When William Packer, artist and former art critic for the Financial Times, saw Sarah Raphael’s first solo exhibition in 1985, he was inexorably drawn to her work. That show made an impression strong enough to persuade him to keep a close eye on her thereafter, and to follow her subsequent exhibitions; he also became her friend, and remained so until her death. In Sarah Raphael, Packer seeks to embrace the artist’s body of work as a whole, commemorate her spirit and vivacity, and to explore her many artistic influences and interpretations.

Sarah’s development as an artist had been quick and breathtakingly impressive. As a child, her family travelled extensively including Spain, Italy and Greece. As her father, writer Frederic Raphael recalls, “she was promptly responsive to place, as to people”, and this charmingly nomadic lifestyle was to influence much of her future work. After gaining a First Class Honours Degree from the Camberwell School of Art in 1981, Sarah’s career explored several media in both figurative and abstract styles: as her work progressed, she was eventually nominated for the Turner Prize and exhibited at numerous high-profile galleries including The Royal Academy and the Whitechapel Gallery. Inspired not only by travel and people, she also used her physical suffering (she experienced agonising migraines throughout her adult life) as a basis for some of her work. Her accomplishments were numerous and acclaimed.

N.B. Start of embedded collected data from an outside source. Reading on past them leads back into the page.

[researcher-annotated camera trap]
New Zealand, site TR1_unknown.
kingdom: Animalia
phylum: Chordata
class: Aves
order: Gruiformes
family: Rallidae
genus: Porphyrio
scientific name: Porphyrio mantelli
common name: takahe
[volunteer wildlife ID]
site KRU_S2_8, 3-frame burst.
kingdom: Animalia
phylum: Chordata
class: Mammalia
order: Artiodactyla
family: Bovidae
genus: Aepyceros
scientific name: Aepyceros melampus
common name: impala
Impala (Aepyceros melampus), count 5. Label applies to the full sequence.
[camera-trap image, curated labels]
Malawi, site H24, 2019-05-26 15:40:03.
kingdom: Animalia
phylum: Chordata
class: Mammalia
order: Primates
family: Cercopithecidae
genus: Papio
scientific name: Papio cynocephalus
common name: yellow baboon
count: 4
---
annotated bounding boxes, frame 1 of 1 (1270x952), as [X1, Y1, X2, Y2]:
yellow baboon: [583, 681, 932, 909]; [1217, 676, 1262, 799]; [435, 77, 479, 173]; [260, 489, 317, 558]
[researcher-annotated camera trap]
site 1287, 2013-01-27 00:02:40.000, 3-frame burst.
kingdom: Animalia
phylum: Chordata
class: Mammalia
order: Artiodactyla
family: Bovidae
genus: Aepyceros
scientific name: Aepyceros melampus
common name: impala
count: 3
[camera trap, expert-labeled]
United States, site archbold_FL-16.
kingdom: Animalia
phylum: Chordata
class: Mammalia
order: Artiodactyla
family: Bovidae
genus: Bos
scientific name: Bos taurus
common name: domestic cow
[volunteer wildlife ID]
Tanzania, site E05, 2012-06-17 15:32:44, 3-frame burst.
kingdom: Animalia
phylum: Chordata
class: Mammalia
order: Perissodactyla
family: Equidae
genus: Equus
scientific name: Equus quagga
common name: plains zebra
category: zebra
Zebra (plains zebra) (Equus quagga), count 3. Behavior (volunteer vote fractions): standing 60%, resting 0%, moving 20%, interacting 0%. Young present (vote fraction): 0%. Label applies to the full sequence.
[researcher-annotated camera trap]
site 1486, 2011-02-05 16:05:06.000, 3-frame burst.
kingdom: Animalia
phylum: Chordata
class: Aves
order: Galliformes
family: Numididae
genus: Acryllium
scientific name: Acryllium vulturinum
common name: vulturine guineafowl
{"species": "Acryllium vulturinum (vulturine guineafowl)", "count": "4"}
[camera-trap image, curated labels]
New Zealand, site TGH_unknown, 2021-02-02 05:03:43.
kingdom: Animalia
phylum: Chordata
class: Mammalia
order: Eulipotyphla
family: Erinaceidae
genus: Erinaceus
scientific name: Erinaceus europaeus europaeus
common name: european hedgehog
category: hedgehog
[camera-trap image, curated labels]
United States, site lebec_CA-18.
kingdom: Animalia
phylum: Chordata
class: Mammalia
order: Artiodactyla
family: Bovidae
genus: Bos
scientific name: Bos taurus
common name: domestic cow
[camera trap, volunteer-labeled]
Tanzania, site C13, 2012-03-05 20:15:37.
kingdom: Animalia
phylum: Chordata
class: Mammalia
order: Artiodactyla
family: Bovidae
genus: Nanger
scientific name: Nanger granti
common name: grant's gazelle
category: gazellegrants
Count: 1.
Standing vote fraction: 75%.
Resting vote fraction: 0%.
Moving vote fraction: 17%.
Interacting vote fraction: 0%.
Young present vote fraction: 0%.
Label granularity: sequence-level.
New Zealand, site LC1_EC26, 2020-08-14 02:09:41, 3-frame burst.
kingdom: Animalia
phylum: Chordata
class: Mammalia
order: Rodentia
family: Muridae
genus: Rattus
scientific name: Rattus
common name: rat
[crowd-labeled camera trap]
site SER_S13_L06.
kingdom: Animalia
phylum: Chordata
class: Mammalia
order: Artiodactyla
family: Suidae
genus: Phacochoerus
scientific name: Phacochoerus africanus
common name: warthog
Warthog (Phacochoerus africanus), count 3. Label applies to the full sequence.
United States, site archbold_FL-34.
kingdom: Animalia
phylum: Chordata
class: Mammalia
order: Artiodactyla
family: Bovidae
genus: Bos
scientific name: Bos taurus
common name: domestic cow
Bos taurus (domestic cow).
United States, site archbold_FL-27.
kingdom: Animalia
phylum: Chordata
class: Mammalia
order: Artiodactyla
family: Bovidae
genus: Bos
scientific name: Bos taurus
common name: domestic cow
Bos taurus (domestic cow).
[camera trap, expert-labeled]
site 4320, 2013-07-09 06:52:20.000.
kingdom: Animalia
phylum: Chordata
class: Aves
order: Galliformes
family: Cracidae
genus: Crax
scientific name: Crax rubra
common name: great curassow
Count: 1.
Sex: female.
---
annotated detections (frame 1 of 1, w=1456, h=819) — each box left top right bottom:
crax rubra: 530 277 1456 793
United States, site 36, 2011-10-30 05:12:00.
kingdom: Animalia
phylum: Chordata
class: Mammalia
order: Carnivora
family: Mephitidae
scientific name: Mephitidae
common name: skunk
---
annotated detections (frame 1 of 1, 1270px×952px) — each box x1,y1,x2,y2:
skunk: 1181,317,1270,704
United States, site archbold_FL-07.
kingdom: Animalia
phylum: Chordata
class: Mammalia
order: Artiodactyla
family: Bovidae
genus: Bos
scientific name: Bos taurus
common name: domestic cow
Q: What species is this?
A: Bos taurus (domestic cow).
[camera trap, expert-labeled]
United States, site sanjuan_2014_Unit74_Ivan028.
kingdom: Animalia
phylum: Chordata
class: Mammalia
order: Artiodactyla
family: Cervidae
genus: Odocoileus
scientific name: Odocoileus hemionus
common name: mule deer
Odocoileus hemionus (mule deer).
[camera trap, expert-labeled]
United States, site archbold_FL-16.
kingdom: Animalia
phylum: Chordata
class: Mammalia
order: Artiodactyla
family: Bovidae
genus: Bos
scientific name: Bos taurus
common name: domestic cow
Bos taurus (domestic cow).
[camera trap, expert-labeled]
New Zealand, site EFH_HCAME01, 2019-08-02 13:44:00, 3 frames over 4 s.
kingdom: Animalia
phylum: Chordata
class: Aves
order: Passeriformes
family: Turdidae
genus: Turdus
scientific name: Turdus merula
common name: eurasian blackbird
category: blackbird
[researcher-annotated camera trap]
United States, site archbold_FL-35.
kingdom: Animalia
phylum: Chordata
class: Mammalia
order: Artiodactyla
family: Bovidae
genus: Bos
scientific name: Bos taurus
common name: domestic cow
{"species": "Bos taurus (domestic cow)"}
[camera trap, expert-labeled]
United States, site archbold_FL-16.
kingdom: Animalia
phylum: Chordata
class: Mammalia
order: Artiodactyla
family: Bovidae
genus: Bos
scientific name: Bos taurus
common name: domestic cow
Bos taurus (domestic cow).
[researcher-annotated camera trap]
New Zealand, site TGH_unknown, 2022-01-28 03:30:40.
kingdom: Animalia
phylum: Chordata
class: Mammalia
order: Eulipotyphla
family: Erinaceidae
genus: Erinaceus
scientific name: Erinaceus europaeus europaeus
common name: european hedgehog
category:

At the time of her death, Sarah was a celebrity in her own right, a status gained in the intense recognition of her exceptional artistic talent. As William Packer acknowledges his foreword to Sarah Raphael “who knows quite where it would have led her to by now, and what new worlds conquered”. Copiously illustrated with more than one hundred images, Sarah Raphael is a striking and fitting testament to one of the art world’s brightest stars – still sadly missed.